I could not think of a title for this post, but on the drive home from work, thinking about one of the themes presented, I remembered a lunch I shared with some pilgrims and (at that time) the three sisters at the Monastery of the Honorable Forerunner John the Baptist. Listening to sister Agní give us her testimony in Greek, I learned a new word I hadn't heard before, when she concluded her witness with the words δεν ειναι ευκολο (dhen ínai éfkolo), ‘it ain't easy.’ Hence the title, asking, [does believing in Jesus make your life] easier or harder?

Have you ever been invited out to lunch by a group of three or four people whom you know for the most part only slightly, and been invited maybe out of a sense of obligation? And maybe these people knew you to be a Christian, though none of them were, and that might make the social setting a bit awkward? And to top it off, you might’ve been in a foreign country, where they were speaking a language you didn’t quite understand?

I’ve had that experience a little bit, but only in part. Sometimes when I’ve visited the Greek monastery in the forests just beyond Goldendale, Washington, I’ve found myself seated at table for lunch with some of the sisters and their guests, and all of a sudden, everything goes Greek on me. That leaves me out of the conversation for the most part, because I only know Biblical (koiné) Greek, the dialect we use in the church services. My knowledge of the demotic dialect is limited to being able to listen and understand maybe about half, and as for joining in a spirited talk, well, kalimera and yasou don’t go very far. The difference is this, that I am with other people who I’m certain are followers of Jesus, all Christians like me, so no matter what happens, I never feel uncomfortable, even when I’m left out of a conversation. But getting back to the other scenario…
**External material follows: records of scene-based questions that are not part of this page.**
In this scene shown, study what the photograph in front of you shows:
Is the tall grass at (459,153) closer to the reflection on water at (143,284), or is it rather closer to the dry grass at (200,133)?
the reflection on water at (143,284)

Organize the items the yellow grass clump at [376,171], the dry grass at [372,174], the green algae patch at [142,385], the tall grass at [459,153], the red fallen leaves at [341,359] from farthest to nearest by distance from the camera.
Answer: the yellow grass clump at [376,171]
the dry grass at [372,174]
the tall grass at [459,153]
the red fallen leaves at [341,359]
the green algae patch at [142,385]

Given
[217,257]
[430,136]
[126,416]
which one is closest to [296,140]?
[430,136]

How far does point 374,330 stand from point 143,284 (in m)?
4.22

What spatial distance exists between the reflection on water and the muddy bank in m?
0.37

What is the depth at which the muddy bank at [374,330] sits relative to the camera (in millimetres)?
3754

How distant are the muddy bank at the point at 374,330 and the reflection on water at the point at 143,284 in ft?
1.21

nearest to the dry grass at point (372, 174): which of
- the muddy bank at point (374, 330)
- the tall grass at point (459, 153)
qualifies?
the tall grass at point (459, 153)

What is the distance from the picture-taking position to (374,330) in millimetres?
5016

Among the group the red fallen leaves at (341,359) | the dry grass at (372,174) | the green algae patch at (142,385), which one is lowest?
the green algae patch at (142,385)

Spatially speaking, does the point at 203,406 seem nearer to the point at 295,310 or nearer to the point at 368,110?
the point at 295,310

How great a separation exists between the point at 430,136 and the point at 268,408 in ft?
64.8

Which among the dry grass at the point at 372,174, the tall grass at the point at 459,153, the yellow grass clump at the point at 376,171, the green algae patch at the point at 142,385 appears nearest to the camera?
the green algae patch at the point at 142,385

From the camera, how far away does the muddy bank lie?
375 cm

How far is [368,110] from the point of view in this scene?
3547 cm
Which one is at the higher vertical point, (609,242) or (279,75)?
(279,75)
In a foreign country, like Japan. The Japanese can be very formal and shy when they don’t know how to deal with a situation. One of the women who talked so animatedly with you last time you went to lunch, this time tries her best not to look at you. A sense of nervousness seems to have flipped the language switch, and you find everyone is talking Japanese to each other, leaving you out of the conversation, except when they want to know something from you. So you just sit there quietly, sad on the inside. Maybe the thought comes to you, ‘This must be what it’s like, in some small way, for Christ, who is present, sitting with them and with millions of others, watching them and waiting for them to come to Him.’ Then maybe a surprise question was popped on you, waking you from your brain-fugue. The friend who invited you tells you, somewhat apologetically, that they were all just discussing why Japanese people do not have nor need a religion. You can see where this was coming from, and now you know why the averted glances. What can you say? Well, you just tell them the truth, and hopefully in words they can understand.

And from there, you start witnessing, about how religion from the world’s viewpoint is something you add on, like a topping. ‘One has their work-life, their social-life and their religious-life. But with Christ it’s different.’ From the look in the women’s faces, your friend suddenly realises that he’s going to have to translate, since he knows English best. You pause a moment to let him catch up, and then, ‘Christ becomes your life and encompasses you,’ you tell them. Returning a moment to the topic of their conversation, religion, you continue explaining the difference between what they and most people think, and what is really true about religion and Jesus Christ. You tell them, ‘If one believes in Christ, their life does not get easier, like religions teach, but it gets harder.’ Their puzzled looks, and your friend’s initial remark about the Japanese not having or needing a religion, prompts what comes next. You try to make the point that you agree with them, the Japanese do not need a religion. Far from it, because their life is so well-organized, it would only bog things down. But what they do need is Christ.

It gets quiet again all of a sudden,
and you drop one final seed into what you hope is fertile soil.

You make the point that, if they want an easy life, then they shouldn’t bother with Christ—He’s not for them. But if they want to know the truth, then they have to believe in Him, and the consequence of this belief will be a life of struggle.

You don't know if they understood,
but you pray that God will give the increase.